Can Alcohol Withdrawal Cause A Heart Attack? | What The Body Can Do

Severe withdrawal can strain the heart through a fast pulse, rising blood pressure, and rhythm trouble; chest pain needs urgent care.

Stopping alcohol after heavy, regular use can feel like your body hit a switch. One minute you’re trying to get through the day, the next your hands shake, your pulse races, sweat shows up out of nowhere, and sleep won’t come. Those sensations can be scary on their own. Add chest tightness, pressure, or a crushing ache and the worry gets real fast.

Here’s the honest answer: alcohol withdrawal can set up the conditions that make a heart attack more likely in some people, especially if there’s already heart disease, high blood pressure, smoking history, diabetes, high cholesterol, or prior heart trouble. Withdrawal can also trigger rhythm problems and severe blood-pressure spikes that feel like a heart attack and still need urgent evaluation. Either way, chest pain during withdrawal is not something to shrug off.

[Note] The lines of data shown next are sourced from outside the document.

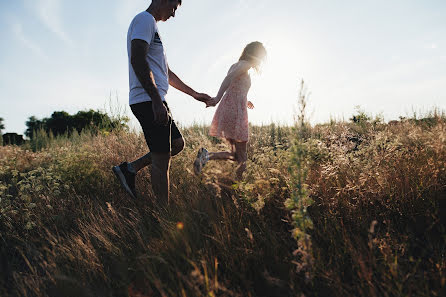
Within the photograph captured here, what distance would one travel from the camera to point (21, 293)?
1935mm

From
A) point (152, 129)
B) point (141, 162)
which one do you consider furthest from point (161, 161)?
point (141, 162)

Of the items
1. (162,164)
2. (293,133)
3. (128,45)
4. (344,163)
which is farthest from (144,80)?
(344,163)

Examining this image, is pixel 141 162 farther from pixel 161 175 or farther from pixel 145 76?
pixel 145 76

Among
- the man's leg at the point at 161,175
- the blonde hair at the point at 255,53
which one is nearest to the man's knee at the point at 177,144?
the man's leg at the point at 161,175

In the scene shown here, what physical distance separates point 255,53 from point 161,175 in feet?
6.40

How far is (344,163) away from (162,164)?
1753 millimetres

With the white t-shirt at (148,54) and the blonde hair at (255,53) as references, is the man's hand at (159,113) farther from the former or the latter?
the blonde hair at (255,53)

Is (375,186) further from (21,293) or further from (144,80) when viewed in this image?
(21,293)

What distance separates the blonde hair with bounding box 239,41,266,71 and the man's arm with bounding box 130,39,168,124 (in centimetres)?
158

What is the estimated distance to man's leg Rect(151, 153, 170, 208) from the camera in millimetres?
2738

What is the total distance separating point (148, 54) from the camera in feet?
8.86

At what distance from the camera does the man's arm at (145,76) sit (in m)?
2.42

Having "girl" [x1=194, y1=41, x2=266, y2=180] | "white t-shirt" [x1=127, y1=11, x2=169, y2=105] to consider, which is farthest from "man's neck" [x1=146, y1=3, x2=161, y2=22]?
"girl" [x1=194, y1=41, x2=266, y2=180]

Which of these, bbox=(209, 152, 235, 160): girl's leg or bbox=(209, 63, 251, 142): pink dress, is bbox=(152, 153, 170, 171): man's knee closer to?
bbox=(209, 152, 235, 160): girl's leg
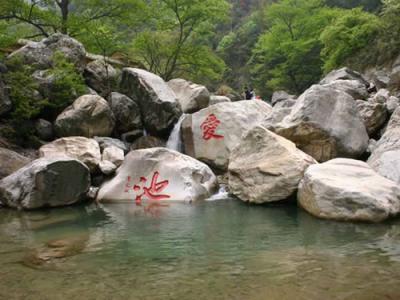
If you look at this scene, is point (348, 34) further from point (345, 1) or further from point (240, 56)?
point (240, 56)

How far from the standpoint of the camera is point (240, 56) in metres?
50.3

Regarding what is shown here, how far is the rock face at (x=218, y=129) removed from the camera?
589 inches

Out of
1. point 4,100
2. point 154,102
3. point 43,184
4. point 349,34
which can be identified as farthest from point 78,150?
point 349,34

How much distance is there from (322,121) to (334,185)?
3683 mm

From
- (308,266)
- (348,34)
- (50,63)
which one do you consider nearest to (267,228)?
(308,266)

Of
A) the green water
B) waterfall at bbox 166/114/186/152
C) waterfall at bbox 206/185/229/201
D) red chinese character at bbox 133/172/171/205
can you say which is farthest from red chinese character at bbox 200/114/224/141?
the green water

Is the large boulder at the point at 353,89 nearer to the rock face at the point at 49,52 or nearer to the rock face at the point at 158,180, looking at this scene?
the rock face at the point at 158,180

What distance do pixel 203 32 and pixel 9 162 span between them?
46.4ft

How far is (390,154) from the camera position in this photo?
10852 millimetres

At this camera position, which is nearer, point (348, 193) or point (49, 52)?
point (348, 193)

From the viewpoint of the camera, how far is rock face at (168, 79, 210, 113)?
18.4 m

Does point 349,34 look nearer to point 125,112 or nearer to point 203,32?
point 203,32

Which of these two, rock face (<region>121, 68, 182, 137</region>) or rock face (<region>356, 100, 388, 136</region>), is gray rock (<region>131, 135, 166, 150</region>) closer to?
rock face (<region>121, 68, 182, 137</region>)

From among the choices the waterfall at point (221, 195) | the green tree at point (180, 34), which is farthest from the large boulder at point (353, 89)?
the green tree at point (180, 34)
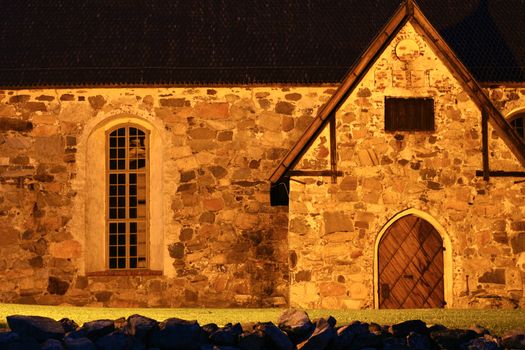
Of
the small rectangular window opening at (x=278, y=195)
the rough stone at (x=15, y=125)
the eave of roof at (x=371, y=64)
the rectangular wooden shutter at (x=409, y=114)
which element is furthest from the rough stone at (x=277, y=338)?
the rough stone at (x=15, y=125)

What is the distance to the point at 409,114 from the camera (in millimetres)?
25984

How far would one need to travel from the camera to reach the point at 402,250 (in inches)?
1021

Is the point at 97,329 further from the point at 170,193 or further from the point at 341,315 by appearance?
the point at 170,193

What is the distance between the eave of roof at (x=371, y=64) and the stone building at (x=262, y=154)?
0.04 m

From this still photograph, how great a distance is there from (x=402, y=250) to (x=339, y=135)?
249 centimetres

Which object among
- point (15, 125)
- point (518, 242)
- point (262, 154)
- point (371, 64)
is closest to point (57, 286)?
point (15, 125)

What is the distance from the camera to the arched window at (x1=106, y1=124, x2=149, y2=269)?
2848 centimetres

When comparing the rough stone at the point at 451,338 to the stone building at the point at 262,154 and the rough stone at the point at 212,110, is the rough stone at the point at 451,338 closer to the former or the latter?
the stone building at the point at 262,154

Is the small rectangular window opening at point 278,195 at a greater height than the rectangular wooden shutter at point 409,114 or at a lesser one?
lesser

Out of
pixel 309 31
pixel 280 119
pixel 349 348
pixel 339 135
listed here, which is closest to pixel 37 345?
pixel 349 348

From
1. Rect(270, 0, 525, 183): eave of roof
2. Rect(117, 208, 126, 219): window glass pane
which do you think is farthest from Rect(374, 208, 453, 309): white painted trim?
Rect(117, 208, 126, 219): window glass pane

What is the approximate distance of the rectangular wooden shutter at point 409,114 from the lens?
26.0m

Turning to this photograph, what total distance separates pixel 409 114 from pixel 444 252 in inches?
106

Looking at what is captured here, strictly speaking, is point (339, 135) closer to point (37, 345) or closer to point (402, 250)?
point (402, 250)
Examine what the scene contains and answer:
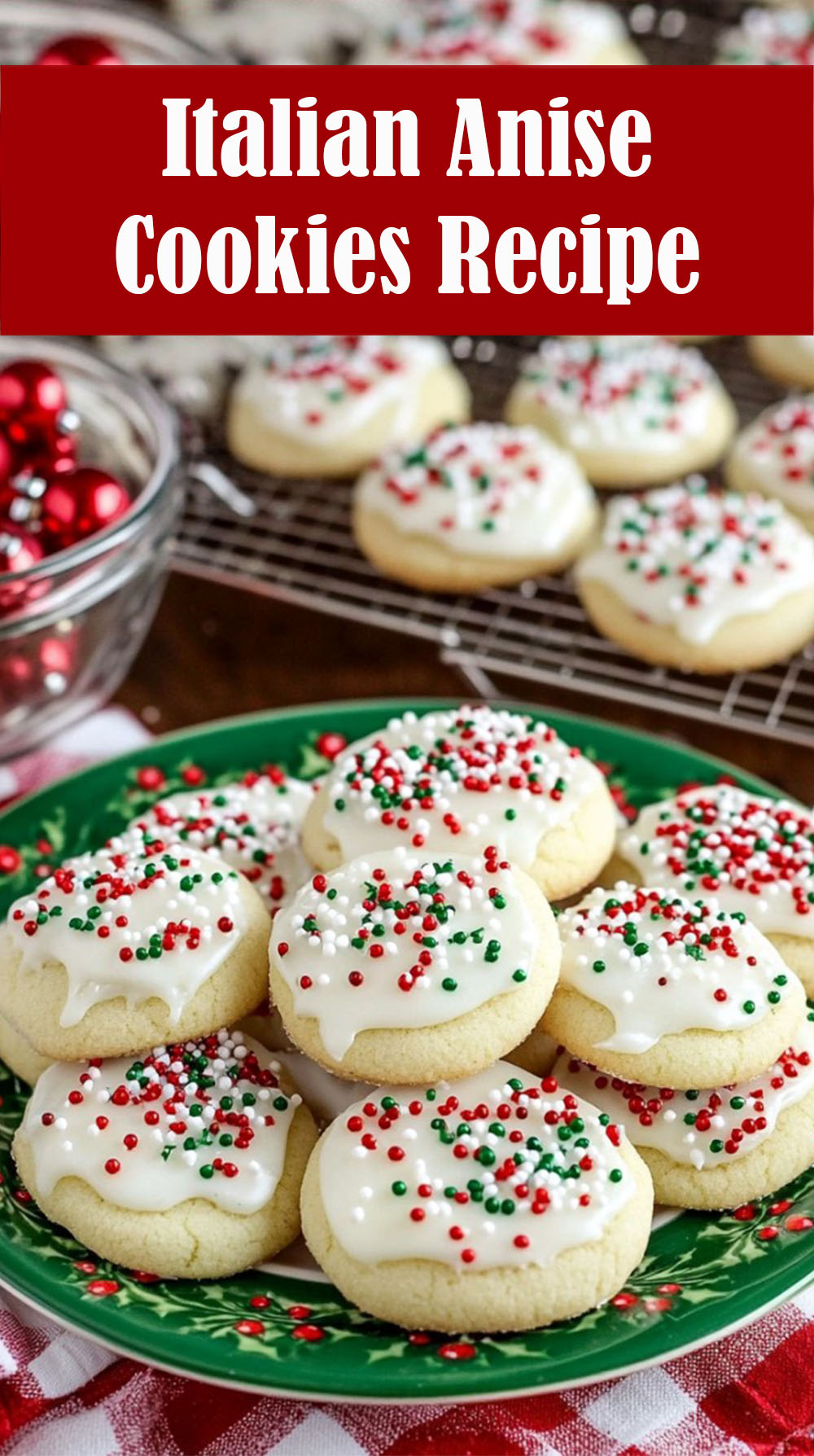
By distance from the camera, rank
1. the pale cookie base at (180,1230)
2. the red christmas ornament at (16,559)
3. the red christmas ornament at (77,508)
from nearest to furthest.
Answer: the pale cookie base at (180,1230)
the red christmas ornament at (16,559)
the red christmas ornament at (77,508)

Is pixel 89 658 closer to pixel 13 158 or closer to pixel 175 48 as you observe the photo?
pixel 13 158

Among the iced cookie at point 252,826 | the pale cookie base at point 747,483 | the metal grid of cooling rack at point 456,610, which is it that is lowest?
the metal grid of cooling rack at point 456,610

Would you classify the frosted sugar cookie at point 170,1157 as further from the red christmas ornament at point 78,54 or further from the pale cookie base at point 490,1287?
the red christmas ornament at point 78,54

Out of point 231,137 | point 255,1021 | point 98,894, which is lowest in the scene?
point 255,1021

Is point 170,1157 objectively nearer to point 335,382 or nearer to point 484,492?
point 484,492

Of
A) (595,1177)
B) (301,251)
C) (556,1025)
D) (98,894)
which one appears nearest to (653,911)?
(556,1025)

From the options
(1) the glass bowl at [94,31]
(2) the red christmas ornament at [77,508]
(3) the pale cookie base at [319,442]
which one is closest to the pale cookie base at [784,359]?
(3) the pale cookie base at [319,442]
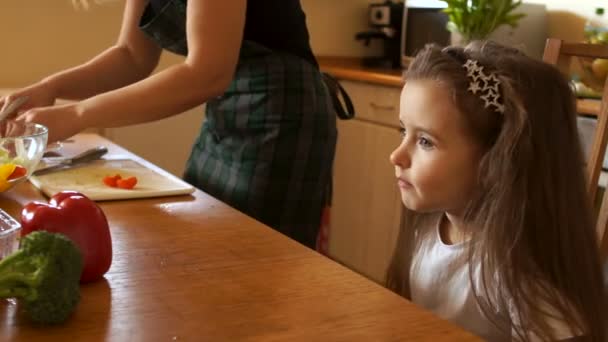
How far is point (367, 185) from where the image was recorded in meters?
2.67

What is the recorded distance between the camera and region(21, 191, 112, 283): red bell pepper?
0.75 meters

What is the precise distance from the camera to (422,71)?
0.96m

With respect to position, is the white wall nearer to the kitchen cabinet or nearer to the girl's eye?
the kitchen cabinet

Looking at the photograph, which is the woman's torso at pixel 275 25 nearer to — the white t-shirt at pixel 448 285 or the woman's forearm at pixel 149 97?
the woman's forearm at pixel 149 97

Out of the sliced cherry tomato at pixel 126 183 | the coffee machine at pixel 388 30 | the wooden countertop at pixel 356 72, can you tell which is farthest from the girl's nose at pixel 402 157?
the coffee machine at pixel 388 30

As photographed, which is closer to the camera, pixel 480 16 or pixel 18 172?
pixel 18 172

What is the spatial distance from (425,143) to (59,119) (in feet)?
1.85

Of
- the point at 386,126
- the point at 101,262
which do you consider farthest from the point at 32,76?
the point at 101,262

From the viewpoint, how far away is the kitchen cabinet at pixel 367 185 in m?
2.52

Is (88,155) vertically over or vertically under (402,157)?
under

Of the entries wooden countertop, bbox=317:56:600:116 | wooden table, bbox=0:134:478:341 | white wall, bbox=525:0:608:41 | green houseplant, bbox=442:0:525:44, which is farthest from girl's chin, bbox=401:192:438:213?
white wall, bbox=525:0:608:41

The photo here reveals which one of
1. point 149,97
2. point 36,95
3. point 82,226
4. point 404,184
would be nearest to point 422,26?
point 36,95

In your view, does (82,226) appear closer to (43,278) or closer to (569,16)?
→ (43,278)

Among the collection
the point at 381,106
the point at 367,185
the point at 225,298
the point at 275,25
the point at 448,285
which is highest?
the point at 275,25
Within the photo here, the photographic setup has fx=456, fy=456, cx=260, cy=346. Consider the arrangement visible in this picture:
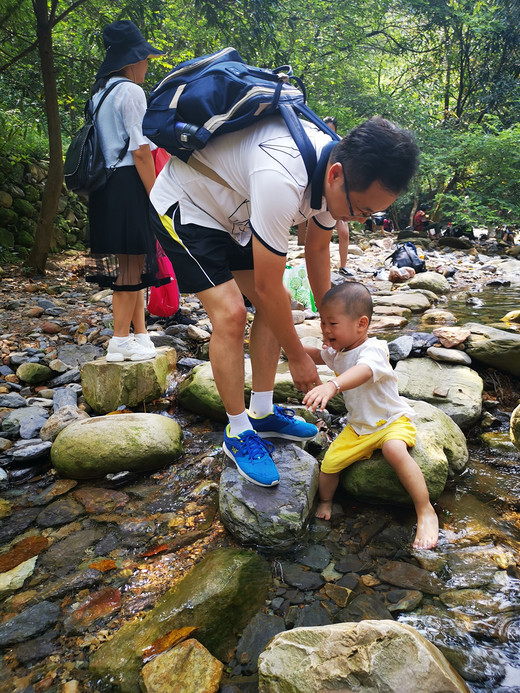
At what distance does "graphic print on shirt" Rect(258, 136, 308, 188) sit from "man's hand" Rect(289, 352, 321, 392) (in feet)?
2.27

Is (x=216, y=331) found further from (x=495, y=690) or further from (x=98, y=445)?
(x=495, y=690)

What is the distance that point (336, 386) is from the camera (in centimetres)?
188

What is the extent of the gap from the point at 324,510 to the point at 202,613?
79 cm

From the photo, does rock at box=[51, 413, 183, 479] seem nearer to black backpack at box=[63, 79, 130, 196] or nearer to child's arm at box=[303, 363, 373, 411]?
child's arm at box=[303, 363, 373, 411]

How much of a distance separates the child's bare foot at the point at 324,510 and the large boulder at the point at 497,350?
1948mm

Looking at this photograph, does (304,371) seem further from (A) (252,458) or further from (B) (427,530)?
(B) (427,530)

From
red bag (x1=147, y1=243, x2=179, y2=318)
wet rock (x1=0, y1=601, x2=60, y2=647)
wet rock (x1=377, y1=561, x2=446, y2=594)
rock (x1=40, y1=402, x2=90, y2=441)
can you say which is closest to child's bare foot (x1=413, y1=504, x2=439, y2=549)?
wet rock (x1=377, y1=561, x2=446, y2=594)

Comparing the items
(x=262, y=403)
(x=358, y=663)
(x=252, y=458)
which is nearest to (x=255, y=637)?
(x=358, y=663)

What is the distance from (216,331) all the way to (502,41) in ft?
55.8

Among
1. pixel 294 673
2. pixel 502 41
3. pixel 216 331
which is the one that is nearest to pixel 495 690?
pixel 294 673

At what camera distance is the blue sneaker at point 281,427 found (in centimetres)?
232

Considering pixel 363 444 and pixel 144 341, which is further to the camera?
pixel 144 341

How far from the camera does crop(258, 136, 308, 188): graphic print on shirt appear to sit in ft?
5.12

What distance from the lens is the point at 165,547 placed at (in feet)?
6.20
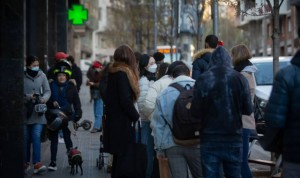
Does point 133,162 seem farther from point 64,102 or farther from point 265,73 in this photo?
point 265,73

This article breaks down what’s going on in the body, what symptoms line up with a heart attack versus withdrawal effects, and what to do in the moment. It’s general information, not personal medical advice.

What Happens Inside The Body During Alcohol Withdrawal

Alcohol changes how the brain and nerves handle “go” and “slow down” signals. With steady drinking, the body adjusts. When alcohol suddenly drops, the brakes are gone and the gas pedal stays down. That’s why many withdrawal symptoms feel like your whole system is revved up.

This revved-up state shows up as sweating, tremor, nausea, irritability, trouble sleeping, and a racing heart. In more intense withdrawal, confusion, hallucinations, and seizures can appear. Medical references describe this range from mild symptoms through severe withdrawal states like delirium tremens, which can include marked autonomic instability (fast pulse, high blood pressure, fever, agitation). MedlinePlus alcohol withdrawal overview lays out these symptom patterns and why hospital-level monitoring is used for moderate to severe cases.

From a heart standpoint, three big things often happen at once: the pulse climbs, blood pressure rises, and the heart becomes more prone to rhythm misfires. Add dehydration from sweating or vomiting, plus electrolyte shifts, and the heart can get irritable.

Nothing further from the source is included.